ALNOOR MITHA had an idyllic childhood, spending his days climbing hills, swimming in lakes and listening to the sounds of lions roaring in his home town of Ngora in Uganda.
Then, when he was nine, it was all snatched away in a heartbeat. He and his family were among the 50,000 Asians expelled from Uganda, in 1972, under the dictatorship of Idi Amin.
Mitha’s new exhibition, Where is Home? tells the story of those who migrated to the UK from Uganda and of other south Asians who came to Britain after Partition.
“I vividly remember my amazing childhood growing up in Uganda,” Mitha, a senior research fellow at Manchester School of Art, Manchester Metropolitan University, told Eastern Eye.
“I climbed these incredible hills. Lake Kyoga was not far from our house, so we could hear all the animals. We had mangoes dropping from trees and I would go with buckets to pick them up. In some ways, it was a Mowgli-like childhood.”
When the expulsion order came, not only were Mitha and his family forced to leave their homeland, they also ended up being separated – with some relatives settling in Somerset while others travelled to Naples, Italy.
“There was a passport issue with my dad, my eldest and younger sisters, so they had to go to Naples. Me and my older sisters and brothers came to the UK. We had another brother who had won a scholarship and was already in Manchester studying. But we couldn’t meet him straight away and had to stay at a camp in Somerset for about a month.”
Mitha described the camp as being like a dormitory, housing Ugandan immigrants. Eventually the family would reunite in the UK after the passport issues were sorted out.
He said his first memory of arriving in the country was “feeling my nose being really cold. “I hadn’t experienced anything like this before, coming from a hot country,” he explained.
Where is Home? explores the origins of south Asian migration to the UK, marking the 75th anniversary of India’s Partition in 1947, and the 50th anniversary of the expulsion from Uganda.
The exhibition features a newly commissioned film that examines the experience of south Asian communities who settled in the UK, and how they have shaped the country.

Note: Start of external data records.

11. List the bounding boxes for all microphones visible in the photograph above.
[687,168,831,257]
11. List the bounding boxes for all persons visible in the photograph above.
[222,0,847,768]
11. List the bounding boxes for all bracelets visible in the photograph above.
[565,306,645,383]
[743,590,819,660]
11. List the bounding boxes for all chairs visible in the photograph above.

There are contributions from notable artists and curators, including Mitha, his daughter Amani Mitha, Jai Chuhan, Jasmir Creed, Saima Rasheed and John Lyons, all of whom explore the themes of migration and belonging in their work.

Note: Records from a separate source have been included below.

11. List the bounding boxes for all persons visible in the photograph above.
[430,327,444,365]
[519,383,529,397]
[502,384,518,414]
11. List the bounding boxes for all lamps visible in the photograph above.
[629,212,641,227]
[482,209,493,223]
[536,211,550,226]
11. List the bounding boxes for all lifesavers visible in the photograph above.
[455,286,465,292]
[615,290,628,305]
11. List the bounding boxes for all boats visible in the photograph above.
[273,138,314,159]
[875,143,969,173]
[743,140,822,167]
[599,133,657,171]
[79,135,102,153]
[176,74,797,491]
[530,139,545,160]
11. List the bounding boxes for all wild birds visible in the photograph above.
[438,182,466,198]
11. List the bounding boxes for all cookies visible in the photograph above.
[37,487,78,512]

Personal objects donated to the project feature in the exhibition, including a passport, saris, suitcases, a prayer mat and rosary beads. Each item was chosen to be something instantly recognisable to a south Asian visitor.
“The film is an artistic process, a kind of lived experience asking artists about their personal migration journey,” said Mithal, who donated the passport he carried with him from Uganda to the UK.

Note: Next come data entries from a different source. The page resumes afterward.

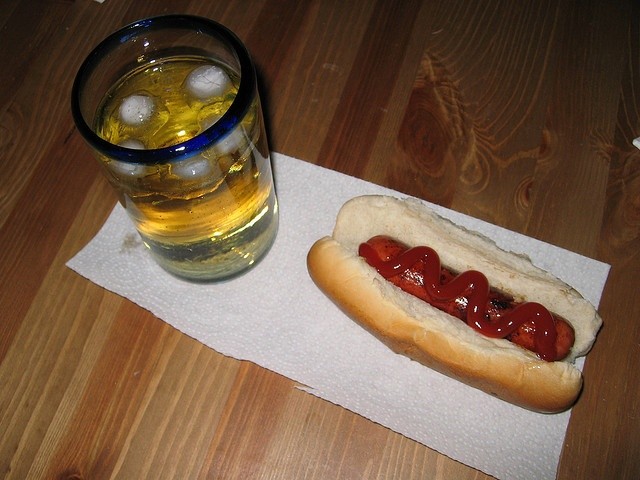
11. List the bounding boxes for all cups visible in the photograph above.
[70,13,280,285]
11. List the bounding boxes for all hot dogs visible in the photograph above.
[303,193,606,416]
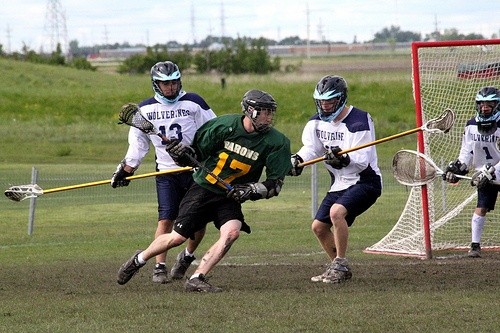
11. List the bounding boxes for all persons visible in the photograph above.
[287,76,382,283]
[118,89,291,291]
[443,87,500,256]
[112,61,217,283]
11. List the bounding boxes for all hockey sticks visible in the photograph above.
[297,107,456,167]
[391,148,473,186]
[3,167,196,202]
[117,102,237,194]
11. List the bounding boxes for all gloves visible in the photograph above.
[323,145,350,170]
[111,159,134,189]
[166,139,196,168]
[286,154,305,178]
[227,182,256,204]
[441,159,468,184]
[470,163,496,188]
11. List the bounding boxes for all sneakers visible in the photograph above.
[184,274,220,293]
[468,242,482,257]
[152,262,169,282]
[171,250,197,278]
[117,250,147,285]
[311,258,352,283]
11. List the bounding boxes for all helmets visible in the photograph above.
[313,75,349,122]
[241,89,279,134]
[475,87,500,125]
[149,60,184,105]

“Usually what happens with projects like this is that you have lots of historical data and information about what’s happened. But what I wanted to do was create a narrative that really responds to what contemporary artists are doing, and how they reflect on migration through their own backgrounds, their own stories, their own specific points of view.
“For example, John Lyons is a painter and a poet from Trinidad who lives in Cambridge. His dialogue is incredibly poignant. He came here and faced racism – he was challenged about where he came from, and it made him realise that he didn’t have a British passport. He had a colonial passport – I don’t know what that looked like. He then got naturalised and was given a blue passport.
“These stories are moments in time that were frozen. But now we get to see and hear the journey of these individuals.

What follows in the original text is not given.